Setting λ = 0 reduces to elementwise L2, while λ = 1 is the scale-invariant error exactly. We use the average of these, i.e. λ = 0.5, finding that this produces good absolute-scale predictions while slightly improving qualitative output.

The actual mathematical proof

Without further ado, here comes the math.

In the first equation we have the Scale Invariant Log Loss with λ = 1. The ground truth depth measure in each pixel is denoted by \(d_p\), and the predicted depth by \(\hat{d_p}\). The number of pixels in each image is \(n\).

\[L(\hat{d}, d) = \frac{1}{n}\sum_{p} (\ln{\hat{d_p}} - \ln{d_p})^2 - \frac{1}{n^2} \left( \sum_{p} (\ln{\hat{d_p}} - \ln{d_p}) \right)^2 \\\]

First step is to introduce \(\alpha\) as the scaling factor, multiplying both \(\hat{d_p}\) terms.

\[= \frac{1}{n}\sum_{p} (\ln{\alpha \hat{d_p}} - \ln{d_p})^2 - \frac{1}{n^2} \left( \sum_{p} (\ln{\alpha \hat{d_p}} - \ln{d_p}) \right)^2 \\\]

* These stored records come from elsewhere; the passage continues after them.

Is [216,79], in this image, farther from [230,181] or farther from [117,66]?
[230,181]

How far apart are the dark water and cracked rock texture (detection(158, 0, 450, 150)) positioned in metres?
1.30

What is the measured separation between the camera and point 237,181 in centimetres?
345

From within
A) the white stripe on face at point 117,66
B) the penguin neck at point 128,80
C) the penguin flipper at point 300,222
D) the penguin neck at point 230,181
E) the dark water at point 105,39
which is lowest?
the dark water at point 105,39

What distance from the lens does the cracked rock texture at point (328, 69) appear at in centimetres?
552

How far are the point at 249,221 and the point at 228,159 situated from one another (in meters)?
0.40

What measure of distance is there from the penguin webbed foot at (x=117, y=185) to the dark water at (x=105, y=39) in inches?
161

Operate on the logarithms…

\[= \frac{1}{n}\sum_{p} (\ln{\alpha} + \ln{\frac{\hat{d_p}}{d_p}})^2 - \frac{1}{n^2} \left( \sum_{p} (\ln{\alpha} + \ln{\frac{\hat{d_p}}{d_p}}) \right)^2 \\\]

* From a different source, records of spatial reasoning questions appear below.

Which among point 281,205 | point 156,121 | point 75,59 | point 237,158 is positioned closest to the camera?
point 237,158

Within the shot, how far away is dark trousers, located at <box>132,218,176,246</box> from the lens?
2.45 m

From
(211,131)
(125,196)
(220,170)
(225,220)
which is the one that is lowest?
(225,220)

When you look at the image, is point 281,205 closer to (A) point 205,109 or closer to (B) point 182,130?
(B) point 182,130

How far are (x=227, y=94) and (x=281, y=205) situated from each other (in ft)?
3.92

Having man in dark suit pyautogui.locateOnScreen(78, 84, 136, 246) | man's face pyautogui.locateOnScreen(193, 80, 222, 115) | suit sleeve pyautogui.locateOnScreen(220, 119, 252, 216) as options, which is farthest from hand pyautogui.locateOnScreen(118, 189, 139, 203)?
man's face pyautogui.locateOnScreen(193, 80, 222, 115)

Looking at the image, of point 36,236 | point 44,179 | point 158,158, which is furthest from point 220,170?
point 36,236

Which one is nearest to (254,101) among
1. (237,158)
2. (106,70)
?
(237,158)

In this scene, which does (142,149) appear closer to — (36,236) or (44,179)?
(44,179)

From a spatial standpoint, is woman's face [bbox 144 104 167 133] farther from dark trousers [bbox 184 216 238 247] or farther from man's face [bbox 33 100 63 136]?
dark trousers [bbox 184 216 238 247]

Rename ln \(\alpha\) (which is constant) as \(\beta\)…

\[= \frac{1}{n}\sum_{p} (\beta + \ln{\frac{\hat{d_p}}{d_p}})^2 - \frac{1}{n^2} \left( \sum_{p} (\beta + \ln{\frac{\hat{d_p}}{d_p}}) \right)^2 \\\]

Expand the first binomial expression and operate on the second summatory…

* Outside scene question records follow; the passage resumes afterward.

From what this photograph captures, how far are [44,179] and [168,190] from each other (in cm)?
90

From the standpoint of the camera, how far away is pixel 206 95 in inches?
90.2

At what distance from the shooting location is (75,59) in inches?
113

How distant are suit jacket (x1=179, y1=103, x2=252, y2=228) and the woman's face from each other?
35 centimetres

\[= \frac{1}{n}\sum_{p} (\beta^2 + \ln{\frac{\hat{d_p}}{d_p}}^2 + 2 \beta ln{\frac{\hat{d_p}}{d_p}}) - \frac{1}{n^2} \left( \beta n + \sum_{p} (\ln{\frac{\hat{d_p}}{d_p}}) \right)^2 \\\]

Operate on the first summatory and expand the binomial of the second term…

\[= \frac{1}{n} (\beta^2 n + \sum_{p}(\ln{\frac{\hat{d_p}}{d_p}})^2 + \sum_{p}(2 \beta ln{\frac{\hat{d_p}}{d_p}})) - \frac{1}{n^2} \left( \beta^2 n^2 + (\sum_{p} (\ln{\frac{\hat{d_p}}{d_p}}))^2 + 2 \beta n \sum_{p} (\ln{\frac{\hat{d_p}}{d_p}}) \right) \\\]

Operate with the number of pixels’ fractions…

\[= \beta^2 + \frac{\sum_{p}(\ln{\frac{\hat{d_p}}{d_p}})^2}{n} + \frac{\sum_{p}(2 \beta ln{\frac{\hat{d_p}}{d_p}})}{n} - \left( \beta^2 + \frac{(\sum_{p} (\ln{\frac{\hat{d_p}}{d_p}}))^2}{n^2} + \frac{2 \beta n \sum_{p} (\ln{\frac{\hat{d_p}}{d_p}})}{n^2} \right) \\\]

Reorder the terms for easier simplification…

\[= \beta^2 - \beta^2 + \frac{\sum_{p}(2 \beta ln{\frac{\hat{d_p}}{d_p}})}{n} - \frac{2 \beta \sum_{p} (\ln{\frac{\hat{d_p}}{d_p}})}{n} + \frac{\sum_{p}(\ln{\frac{\hat{d_p}}{d_p}})^2}{n} - \frac{(\sum_{p} (\ln{\frac{\hat{d_p}}{d_p}}))^2}{n^2} \\\]

Simplify the terms when possible…

\[= \frac{\sum_{p}(\ln{\frac{\hat{d_p}}{d_p}})^2}{n} - \frac{(\sum_{p} (\ln{\frac{\hat{d_p}}{d_p}}))^2}{n^2} \\\]

And finally, change the logarithms’ representation again to get the original expression (!).

\[= \frac{1}{n}\sum_{p} (\ln{\hat{d_p}} - \ln{d_p})^2 - \frac{1}{n^2} \left( \sum_{p} (\ln{\hat{d_p}} - \ln{d_p}) \right)^2 \\\]

That’s it! As I promised, a short post. Thank you for reading!